Hearing her friend Marj, the elderly lady next door, speak wistfully of China, Alexis digs a hole all the way through the earth to that exotic country and brings back a postcard for Marj's birthday.

Junk

Junk
Author: Alison Stewart
Publisher: Chicago Review Press
Total Pages: 257
Release: 2016-04-01
Genre: Psychology
ISBN: 1613730586

Junk has become ubiquitous in America today. Who doesn't have a basement, attic, closet, or storage unit filled with stuff too good to throw away? Or, more accurately, stuff you think is too good to throw away. When journalist and author Alison Stewart was confronted with emptying her late parents' overloaded basement, a job that dragged on for months, it got her thinking: How did it come to this?

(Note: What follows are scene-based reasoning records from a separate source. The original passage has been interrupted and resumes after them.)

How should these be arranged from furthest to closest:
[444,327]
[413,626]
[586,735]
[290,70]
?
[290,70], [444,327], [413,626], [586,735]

Why do smart, successful people hold on to old Christmas bows, chipped knick-knacks, VHS tapes, and books they would likely never reread? She discovered she was not alone. Junk details Stewart's three-year investigation into America's stuff, lots and lots and lots of stuff. Stewart rides along with junk removal teams from around the country such as Trash Daddy, Annie Haul, and Junk Vets. She goes backstage to a taping of Antiques Roadshow, and learns what makes for compelling junk-based television with the executive producer of Pawn Stars. And she even investigates the growing problem of space junk—23,000 pieces of manmade debris orbiting the planet at 17,500 mph, threatening both satellites and human space exploration. But it's not all dire. There are creative solutions to America's overburdened consumer culture. Stewart visits with Deron Beal, founder of FreeCycle, an online community of people who would rather give away than throw away their no-longer-needed possessions. She spends a day at a Repair CafÉ, where volunteer tinkerers bring new life to broken appliances, toys, and just about anything. Stewart also explores communities of "tiny houses" without attics and basements in which to stash the owners' trash. Junk is a delightful journey through 250-mile-long yard sales, and packrat dens, both human and rodent, that for most readers will look surprisingly familiar.

Digging in Cumorah

Digging in Cumorah
Author: Mark D. Thomas
Publisher:
Total Pages: 0
Release: 1999
Genre: Book of Mormon
ISBN: 9781560850885

Despite being the founding scripture of a prominent religion, the Book of Mormon has escaped the attention of world scholars. Why is this? Thomas asks. To date, most research, conducted almost exclusively by Latter-day Saints, has been aimed at reconstructing the book's historical origins rather than at interpreting its message. In a sense, this begs readers to take the book seriously.Thomas wants to see prejudice, on the one hand, and over-reverence, on the other, set aside, to see people approach the Book of Mormon on its own terms. He follows the current direction in biblical studies. In determining the intent of a passage, he considers narrative patterns and literary forms. He does so both sensitively and honestly. He says he writes for the non-believer as well as for believers -- for seekers of a lost world and for those who seek a new one -- those who may have misplaced their world somewhere along the way.

Digging Up the Bones

Digging Up the Bones
Author: Dale Marlowe
Publisher:
Total Pages: 0
Release: 2015
Genre: Addicts
ISBN: 9780985881245

Eleven interconnected stories reveal three generations of the barbarous Nash family from 1960s to the present.